"Size kendi aranızdan öyle bir Peygamber geldi ki zahmete uğramanız ona ağır gelir. Kalbi üstünüze titrer müminlere karşı pek şeatli ve merhametlidir." (Tevbe 128) "Hakikaten Allah'ın Resulünde sizler için Allah'a ve âhiret gününe kavuşmayı bekleyenler ve Allah'ı çok zikredenler için en mükemmel bir nümune vardır." (Ahzab21) "Ey Rasûlüm!) Hiç şüphesiz ki Sen yüce bir ahlâk üzeresin!" (Kalem 4)
Yukarıdaki ilk âyet Rasûlüllah'ın (sav) biz ümmetine çok düşkün olduğunu bizim dünya ve ahirette karşılaştığımız sıkıntıların O'nu çok üzeceğini bildiriyor. İkinci âyet Rasûlüllah'ın (sav) bizlere en güzel örnek olduğunu haber verirken sonraki âyet örnekliğin odağında ahlâkın olduğuna dikkat çekmektedir. Nitekim Peygamber Efendimiz de: "Ben başka bir maksatla değil ancak güzel ahlâkı tamamlamak için gönderildim." (Muatta Hüsnü'l-Hulk 8) buyurmuştur.

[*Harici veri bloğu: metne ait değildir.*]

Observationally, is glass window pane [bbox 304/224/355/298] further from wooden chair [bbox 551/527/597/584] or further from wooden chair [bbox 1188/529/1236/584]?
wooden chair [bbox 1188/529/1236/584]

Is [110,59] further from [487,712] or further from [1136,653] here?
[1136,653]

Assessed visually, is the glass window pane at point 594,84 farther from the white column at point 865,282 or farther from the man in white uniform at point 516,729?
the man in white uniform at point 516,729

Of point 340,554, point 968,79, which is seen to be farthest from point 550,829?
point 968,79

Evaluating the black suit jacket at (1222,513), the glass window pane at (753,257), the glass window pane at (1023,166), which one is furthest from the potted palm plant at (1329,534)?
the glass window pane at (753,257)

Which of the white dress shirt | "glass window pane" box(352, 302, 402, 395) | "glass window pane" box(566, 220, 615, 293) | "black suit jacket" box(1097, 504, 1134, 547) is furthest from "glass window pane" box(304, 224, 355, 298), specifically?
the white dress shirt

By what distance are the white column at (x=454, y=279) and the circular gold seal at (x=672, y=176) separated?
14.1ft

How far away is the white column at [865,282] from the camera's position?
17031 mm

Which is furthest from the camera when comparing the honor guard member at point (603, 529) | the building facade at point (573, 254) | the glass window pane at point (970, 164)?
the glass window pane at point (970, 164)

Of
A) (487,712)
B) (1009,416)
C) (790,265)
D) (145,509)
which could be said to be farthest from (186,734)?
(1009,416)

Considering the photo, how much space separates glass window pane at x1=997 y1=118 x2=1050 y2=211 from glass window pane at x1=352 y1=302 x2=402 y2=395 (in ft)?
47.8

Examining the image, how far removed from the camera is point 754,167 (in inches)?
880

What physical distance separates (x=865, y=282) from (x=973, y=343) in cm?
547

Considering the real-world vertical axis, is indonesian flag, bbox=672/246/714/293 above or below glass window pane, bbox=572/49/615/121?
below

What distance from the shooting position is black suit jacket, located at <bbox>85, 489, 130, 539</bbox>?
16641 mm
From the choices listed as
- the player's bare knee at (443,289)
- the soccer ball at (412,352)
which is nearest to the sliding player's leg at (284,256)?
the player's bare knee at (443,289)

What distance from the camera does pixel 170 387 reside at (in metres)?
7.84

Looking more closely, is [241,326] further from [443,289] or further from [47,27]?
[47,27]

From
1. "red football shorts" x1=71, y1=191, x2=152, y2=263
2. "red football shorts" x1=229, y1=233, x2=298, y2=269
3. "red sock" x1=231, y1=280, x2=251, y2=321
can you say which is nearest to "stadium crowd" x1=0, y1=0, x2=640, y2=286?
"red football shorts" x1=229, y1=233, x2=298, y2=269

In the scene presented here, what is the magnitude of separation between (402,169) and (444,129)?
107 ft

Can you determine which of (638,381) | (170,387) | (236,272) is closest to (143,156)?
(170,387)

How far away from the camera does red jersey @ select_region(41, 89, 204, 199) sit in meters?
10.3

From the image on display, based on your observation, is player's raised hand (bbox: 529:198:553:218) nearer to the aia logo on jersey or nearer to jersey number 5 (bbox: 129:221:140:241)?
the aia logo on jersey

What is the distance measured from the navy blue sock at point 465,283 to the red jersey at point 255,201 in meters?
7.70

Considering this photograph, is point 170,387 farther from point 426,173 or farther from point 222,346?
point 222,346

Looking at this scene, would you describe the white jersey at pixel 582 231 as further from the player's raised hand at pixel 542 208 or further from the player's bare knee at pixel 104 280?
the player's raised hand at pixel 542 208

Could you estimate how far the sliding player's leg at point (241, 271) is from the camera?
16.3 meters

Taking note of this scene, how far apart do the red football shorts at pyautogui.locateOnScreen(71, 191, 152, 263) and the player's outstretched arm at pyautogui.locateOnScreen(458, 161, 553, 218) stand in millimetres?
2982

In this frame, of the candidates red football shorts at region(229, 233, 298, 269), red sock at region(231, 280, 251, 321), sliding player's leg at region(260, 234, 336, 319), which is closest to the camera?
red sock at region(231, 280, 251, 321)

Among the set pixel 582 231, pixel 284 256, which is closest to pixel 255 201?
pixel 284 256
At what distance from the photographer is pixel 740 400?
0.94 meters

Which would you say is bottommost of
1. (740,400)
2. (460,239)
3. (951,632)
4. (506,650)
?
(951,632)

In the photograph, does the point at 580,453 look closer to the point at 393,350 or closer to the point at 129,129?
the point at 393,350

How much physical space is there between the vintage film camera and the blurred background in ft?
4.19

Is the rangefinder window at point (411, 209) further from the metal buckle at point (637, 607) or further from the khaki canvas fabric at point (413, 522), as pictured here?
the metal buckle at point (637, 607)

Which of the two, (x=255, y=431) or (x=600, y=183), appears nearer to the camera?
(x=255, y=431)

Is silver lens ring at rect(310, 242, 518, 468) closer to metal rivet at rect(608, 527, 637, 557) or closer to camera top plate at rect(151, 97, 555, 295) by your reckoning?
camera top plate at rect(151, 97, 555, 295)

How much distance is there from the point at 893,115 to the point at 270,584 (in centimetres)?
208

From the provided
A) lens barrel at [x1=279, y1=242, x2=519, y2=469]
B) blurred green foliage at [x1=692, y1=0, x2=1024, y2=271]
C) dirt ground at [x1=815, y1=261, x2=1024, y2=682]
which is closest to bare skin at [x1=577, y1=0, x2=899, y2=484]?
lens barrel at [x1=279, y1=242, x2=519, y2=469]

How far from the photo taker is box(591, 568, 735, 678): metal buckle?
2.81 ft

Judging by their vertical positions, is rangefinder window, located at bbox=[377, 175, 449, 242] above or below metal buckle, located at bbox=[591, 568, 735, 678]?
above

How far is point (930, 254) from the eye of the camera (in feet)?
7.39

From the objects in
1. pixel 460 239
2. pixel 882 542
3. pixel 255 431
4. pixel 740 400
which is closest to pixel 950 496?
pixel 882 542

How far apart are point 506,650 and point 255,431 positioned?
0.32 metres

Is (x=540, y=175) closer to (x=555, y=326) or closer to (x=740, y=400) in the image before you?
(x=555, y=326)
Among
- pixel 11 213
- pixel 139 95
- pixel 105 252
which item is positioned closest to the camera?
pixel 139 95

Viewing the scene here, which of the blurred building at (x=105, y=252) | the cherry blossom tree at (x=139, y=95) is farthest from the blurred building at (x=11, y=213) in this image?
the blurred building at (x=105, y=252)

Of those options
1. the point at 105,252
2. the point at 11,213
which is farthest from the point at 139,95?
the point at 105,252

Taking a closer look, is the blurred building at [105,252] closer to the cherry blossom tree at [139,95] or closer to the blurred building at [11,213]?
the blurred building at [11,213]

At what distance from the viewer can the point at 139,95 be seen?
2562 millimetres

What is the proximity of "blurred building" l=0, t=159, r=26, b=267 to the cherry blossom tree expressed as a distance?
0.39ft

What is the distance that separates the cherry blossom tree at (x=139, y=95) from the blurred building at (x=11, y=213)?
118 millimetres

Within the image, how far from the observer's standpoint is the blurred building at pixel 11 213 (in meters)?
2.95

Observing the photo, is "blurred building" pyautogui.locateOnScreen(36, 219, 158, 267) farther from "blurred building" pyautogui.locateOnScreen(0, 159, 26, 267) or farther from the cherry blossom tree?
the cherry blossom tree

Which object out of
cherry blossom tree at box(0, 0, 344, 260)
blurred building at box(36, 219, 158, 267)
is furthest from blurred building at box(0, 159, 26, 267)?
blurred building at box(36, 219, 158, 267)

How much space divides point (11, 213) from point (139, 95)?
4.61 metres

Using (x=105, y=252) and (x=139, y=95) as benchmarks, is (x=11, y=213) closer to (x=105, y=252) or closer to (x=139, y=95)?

Peygamber Efendimiz Kur'ân-ı Kerîm'i sadece lafzen öğreten bir muallim olarak değil canlı bir Kur'ân hâlinde İlâhî hakikatleri fiilen tâlim eden bir hidâyet rehberi olarak yaşamıştır. Bu yüzden O'nun muazzez ve mübarek hayâtı kıyâmete kadar gelecek nesillere en güzel örnek olmuş ve olmaya devam edecektir. İnsanın ilk yurdu olan cennete yeniden dönebilmenin yolu güzel ahlâkı davranış haline getirmekten geçtiğine göre Rasûlüllah'ın (sav) hayatı iyi bilinmelidir. Dünyada O'na layık onurlu bir ümmet olabilmenin yolu ise O'nu örnek alarak her alanda planlı ve programlı bir şekilde çok çalışmak ve başarılı olmaktan geçmektedir. Bilelim ki o zaman inşeallah Rasülûllah'ı (sav) üzmemiş ve cennette O'na komşu olabilmenin sebeplerini işlemiş olacağız.